Data provided:
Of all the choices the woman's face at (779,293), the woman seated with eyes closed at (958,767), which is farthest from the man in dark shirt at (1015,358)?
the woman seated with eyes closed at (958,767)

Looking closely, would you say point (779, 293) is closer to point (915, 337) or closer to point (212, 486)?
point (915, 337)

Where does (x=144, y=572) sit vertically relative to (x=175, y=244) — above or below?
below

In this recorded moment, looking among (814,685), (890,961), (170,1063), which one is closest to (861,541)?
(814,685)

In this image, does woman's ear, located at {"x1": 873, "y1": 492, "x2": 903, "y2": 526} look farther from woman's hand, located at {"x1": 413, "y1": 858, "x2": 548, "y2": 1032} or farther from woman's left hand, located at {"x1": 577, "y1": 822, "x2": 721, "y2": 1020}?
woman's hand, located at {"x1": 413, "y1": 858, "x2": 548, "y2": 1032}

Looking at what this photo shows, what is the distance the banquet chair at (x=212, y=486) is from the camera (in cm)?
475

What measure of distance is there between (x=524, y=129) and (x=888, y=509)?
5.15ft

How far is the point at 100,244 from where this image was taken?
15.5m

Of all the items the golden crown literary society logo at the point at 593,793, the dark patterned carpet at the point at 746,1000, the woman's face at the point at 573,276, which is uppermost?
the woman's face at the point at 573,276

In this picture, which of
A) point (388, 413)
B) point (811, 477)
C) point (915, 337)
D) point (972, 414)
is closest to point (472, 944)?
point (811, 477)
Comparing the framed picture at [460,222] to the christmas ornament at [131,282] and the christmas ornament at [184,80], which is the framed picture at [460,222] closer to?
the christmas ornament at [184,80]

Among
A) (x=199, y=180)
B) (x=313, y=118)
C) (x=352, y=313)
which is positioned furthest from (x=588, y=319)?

Stated problem: Copy the records word for word, starting at the line that contains "In this picture, which of" and ending with the last line of the records, including both ends.

Result:
In this picture, which of
A) point (388, 413)
B) point (811, 477)
C) point (915, 337)
D) point (972, 414)
is closest to point (472, 944)?
point (811, 477)
Comparing the framed picture at [460,222] to the christmas ornament at [131,282] and the christmas ornament at [184,80], which is the framed picture at [460,222] closer to?
the christmas ornament at [184,80]

Among
A) (x=199, y=180)
B) (x=313, y=118)
C) (x=352, y=313)
which is positioned furthest from (x=588, y=319)?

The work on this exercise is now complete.